━━━ Reading passage
[AMD] Add scale preshuffling and opSel implementation (triton-lang#7603)

plognjen · oplavsic · AlexAUT · commit 087e624e7397 · 2025-07-30T17:47:56.000Z
This PR implements test kernel for efficient scale packing for CDNA4
arch as well as opSel for scaled MFMA instructions.

Scaled MFMA instructions expect scale operands as 32-bit values,
even though each individual scale is only 8 bits.
To reduce register usage, we pack 4 scales into a single 32-bit value
and use the opSel field to select the appropriate byte during execution.
Packing is done along the K dimension first. if there aren’t enough
values in K, we continue along the non-K dimension.

---------

Co-authored-by: Ognjen Plavsic &lt;plognjen@amd.com&gt;
diff --git a/python/test/unit/language/test_matmul.py b/python/test/unit/language/test_matmul.py
@@ -472,6 +472,248 @@ def block_scale_mxfp_matmul(  #
     tl.store(output_ptrs, accumulator, mask=c_mask)
 
 
+@triton.jit
+def _gemm_afp4_wfp4_kernel_preshuffled_scales_cdna4(a_ptr, b_ptr, c_ptr, a_scales_ptr, b_scales_ptr, M, N, K, stride_am,
+                                                    stride_ak, stride_bk, stride_bn, stride_ck, stride_cm, stride_cn,
+                                                    stride_asm, stride_ask, stride_bsn, stride_bsk,
+                                                    # Meta-parameters
+                                                    BLOCK_M: tl.constexpr, BLOCK_N: tl.constexpr, BLOCK_K: tl.constexpr,
+                                                    mfma_nonkdim: tl.constexpr, preshuffle: tl.constexpr):
+    """Kernel for computing the matmul C = A x B.
+    A and B inputs are in the microscale fp4 (mxfp4) format.
+    A_scales and B_scales are in e8m0 format.
+    A has shape (M, K), B has shape (K, N) and C has shape (M, N)
+    """
+
+    pid = tl.program_id(axis=0)
+
+    num_pid_n = tl.cdiv(N, BLOCK_N)
+    pid_m = pid // num_pid_n
+    pid_n = pid % num_pid_n
+
+    # We assume 32 elements along K share the same scale.
━━━━━━
> Required task
According to the commit message, how many 8-bit scales are packed into a single 32-bit value to reduce register usage?
━━━ Material shown
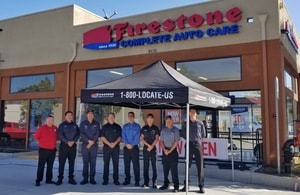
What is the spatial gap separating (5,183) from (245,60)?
869cm

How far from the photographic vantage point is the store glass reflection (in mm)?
16719

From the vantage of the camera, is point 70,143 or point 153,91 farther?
point 70,143

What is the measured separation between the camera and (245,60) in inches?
489

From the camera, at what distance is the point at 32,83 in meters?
17.8

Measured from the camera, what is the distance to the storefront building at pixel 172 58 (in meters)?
12.0

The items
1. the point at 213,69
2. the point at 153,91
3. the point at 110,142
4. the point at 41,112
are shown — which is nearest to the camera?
the point at 153,91

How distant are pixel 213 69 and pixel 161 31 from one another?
2688mm

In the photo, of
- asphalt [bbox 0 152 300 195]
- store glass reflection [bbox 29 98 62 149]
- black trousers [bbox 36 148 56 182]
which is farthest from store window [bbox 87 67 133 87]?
black trousers [bbox 36 148 56 182]

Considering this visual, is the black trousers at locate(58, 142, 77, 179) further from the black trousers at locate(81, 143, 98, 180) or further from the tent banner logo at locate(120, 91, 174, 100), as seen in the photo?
the tent banner logo at locate(120, 91, 174, 100)

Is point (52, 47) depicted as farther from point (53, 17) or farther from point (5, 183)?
point (5, 183)

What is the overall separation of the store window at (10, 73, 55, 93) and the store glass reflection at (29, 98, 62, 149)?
━━━━━━
> Solution to the exercise
Four.